If the (previously) unthinkable happens and we win the Prem, the critics will undoubtedly point to the announcement of these charges as the distraction that prevented Man City from reeling us in. It’s unlikely that the investigation will end before the season does, so we won’t see Man City get docked points or get expelled, but the investigation and accompanying pressure will certainly get re-cast as their excuse for faltering in the second half of the season. “How could they play to their full potential with the Prem’s investigation looming over them? You can see it in the players’ faces, in their body language. Why play to their fullest if a points deduction will wipe out anything they do achieve? These players shouldn’t be punished like that; most of them weren’t even at the club during the time in question. Anyway, this really diminishes Arsenal’s achievements. Can anyone say that their success is in any way legitimate? I doubt it.”

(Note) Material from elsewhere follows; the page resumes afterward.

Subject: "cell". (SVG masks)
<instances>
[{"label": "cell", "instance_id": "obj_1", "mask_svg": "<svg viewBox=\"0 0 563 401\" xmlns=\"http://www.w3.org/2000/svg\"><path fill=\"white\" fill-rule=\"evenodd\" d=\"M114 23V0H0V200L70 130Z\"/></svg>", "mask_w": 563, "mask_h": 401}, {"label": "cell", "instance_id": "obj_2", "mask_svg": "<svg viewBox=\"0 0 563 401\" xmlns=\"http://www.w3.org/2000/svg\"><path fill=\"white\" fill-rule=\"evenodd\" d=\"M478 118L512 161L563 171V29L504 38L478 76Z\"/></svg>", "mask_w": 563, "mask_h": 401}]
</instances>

Gary Neville can chime in, “I know this investigation doesn’t look good for Man City but it’s Arsenal that really has to prove they deserve to be Prem champions. I just don’t know the plan at Arsenal. I don’t get the strategy, I don’t get the direction of how they’re playing. I just don’t. I’d rather watch San Marino.”

None of that can account for the fact that we’re five points clear with a game in hand, though. All it does is shift the narrative from “Man City’s players are bored after so much success” to “Man City’s players are stressed and anxious after so much scrutiny”. They’ll seek any explanation, any explanation at all to characterize Man City’s uneven form and to explain away whatever else we manage to achieve between and May. If we manage to defeat Man City in two weeks, it won’t be because of anything we did well;  it will all be chalked up or written off or dismissed as a result of Man City’s predicament (which is entirely of their own making).

Well, there’s nothing we can really do about sour grapes. We can only go about our own business. If we do that, it won’t matter what mealy-mouthed excuses and criticisms come our way as this investigation unfolds. Even in one of those “normal” seasons, critics and naysayers would find ways to cast aspersions on our growth. If winning the Prem doesn’t shut them up, that’s their problem—not ours.